* [RECORDS FOR PROCESSING]:
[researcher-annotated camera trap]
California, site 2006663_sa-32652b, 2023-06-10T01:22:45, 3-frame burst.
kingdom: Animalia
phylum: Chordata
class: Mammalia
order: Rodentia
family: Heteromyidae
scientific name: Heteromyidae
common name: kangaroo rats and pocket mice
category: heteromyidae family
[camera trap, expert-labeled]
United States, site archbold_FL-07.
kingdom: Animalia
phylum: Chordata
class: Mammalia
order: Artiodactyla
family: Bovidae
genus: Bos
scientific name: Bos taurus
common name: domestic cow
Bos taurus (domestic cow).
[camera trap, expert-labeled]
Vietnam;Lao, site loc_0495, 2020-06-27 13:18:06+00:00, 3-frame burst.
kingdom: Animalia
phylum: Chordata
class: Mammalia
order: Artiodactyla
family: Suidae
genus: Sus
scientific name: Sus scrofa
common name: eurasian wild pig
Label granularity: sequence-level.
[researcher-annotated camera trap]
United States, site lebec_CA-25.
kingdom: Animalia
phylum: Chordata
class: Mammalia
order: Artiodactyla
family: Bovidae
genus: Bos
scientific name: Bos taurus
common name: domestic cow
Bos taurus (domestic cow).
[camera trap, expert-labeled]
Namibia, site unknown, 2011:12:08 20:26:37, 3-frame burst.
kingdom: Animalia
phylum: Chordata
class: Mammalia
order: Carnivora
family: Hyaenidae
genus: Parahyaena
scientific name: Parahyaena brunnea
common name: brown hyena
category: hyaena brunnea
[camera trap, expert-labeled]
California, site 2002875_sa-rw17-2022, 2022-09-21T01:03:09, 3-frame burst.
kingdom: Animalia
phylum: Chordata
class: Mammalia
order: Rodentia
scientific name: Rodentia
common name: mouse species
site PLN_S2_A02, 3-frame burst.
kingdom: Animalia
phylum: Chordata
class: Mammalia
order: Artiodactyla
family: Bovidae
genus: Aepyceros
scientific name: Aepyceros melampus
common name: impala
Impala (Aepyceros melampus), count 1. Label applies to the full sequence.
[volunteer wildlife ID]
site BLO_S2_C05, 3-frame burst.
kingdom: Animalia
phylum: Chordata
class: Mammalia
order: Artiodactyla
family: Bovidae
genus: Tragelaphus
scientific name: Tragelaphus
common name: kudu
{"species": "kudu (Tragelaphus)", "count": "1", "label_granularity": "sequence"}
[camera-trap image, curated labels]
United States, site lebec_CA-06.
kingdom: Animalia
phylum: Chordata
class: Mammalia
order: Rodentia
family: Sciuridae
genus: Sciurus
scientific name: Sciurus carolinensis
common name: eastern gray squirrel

* [TASK REQUIREMENTS]: Copy the lines above exactly, leaving every word as it is.

* [ANSWER FOR THE TASK]:
[researcher-annotated camera trap]
California, site 2006663_sa-32652b, 2023-06-10T01:22:45, 3-frame burst.
kingdom: Animalia
phylum: Chordata
class: Mammalia
order: Rodentia
family: Heteromyidae
scientific name: Heteromyidae
common name: kangaroo rats and pocket mice
category: heteromyidae family
[camera trap, expert-labeled]
United States, site archbold_FL-07.
kingdom: Animalia
phylum: Chordata
class: Mammalia
order: Artiodactyla
family: Bovidae
genus: Bos
scientific name: Bos taurus
common name: domestic cow
Bos taurus (domestic cow).
[camera trap, expert-labeled]
Vietnam;Lao, site loc_0495, 2020-06-27 13:18:06+00:00, 3-frame burst.
kingdom: Animalia
phylum: Chordata
class: Mammalia
order: Artiodactyla
family: Suidae
genus: Sus
scientific name: Sus scrofa
common name: eurasian wild pig
Label granularity: sequence-level.
[researcher-annotated camera trap]
United States, site lebec_CA-25.
kingdom: Animalia
phylum: Chordata
class: Mammalia
order: Artiodactyla
family: Bovidae
genus: Bos
scientific name: Bos taurus
common name: domestic cow
Bos taurus (domestic cow).
[camera trap, expert-labeled]
Namibia, site unknown, 2011:12:08 20:26:37, 3-frame burst.
kingdom: Animalia
phylum: Chordata
class: Mammalia
order: Carnivora
family: Hyaenidae
genus: Parahyaena
scientific name: Parahyaena brunnea
common name: brown hyena
category: hyaena brunnea
[camera trap, expert-labeled]
California, site 2002875_sa-rw17-2022, 2022-09-21T01:03:09, 3-frame burst.
kingdom: Animalia
phylum: Chordata
class: Mammalia
order: Rodentia
scientific name: Rodentia
common name: mouse species
site PLN_S2_A02, 3-frame burst.
kingdom: Animalia
phylum: Chordata
class: Mammalia
order: Artiodactyla
family: Bovidae
genus: Aepyceros
scientific name: Aepyceros melampus
common name: impala
Impala (Aepyceros melampus), count 1. Label applies to the full sequence.
[volunteer wildlife ID]
site BLO_S2_C05, 3-frame burst.
kingdom: Animalia
phylum: Chordata
class: Mammalia
order: Artiodactyla
family: Bovidae
genus: Tragelaphus
scientific name: Tragelaphus
common name: kudu
{"species": "kudu (Tragelaphus)", "count": "1", "label_granularity": "sequence"}
[camera-trap image, curated labels]
United States, site lebec_CA-06.
kingdom: Animalia
phylum: Chordata
class: Mammalia
order: Rodentia
family: Sciuridae
genus: Sciurus
scientific name: Sciurus carolinensis
common name: eastern gray squirrel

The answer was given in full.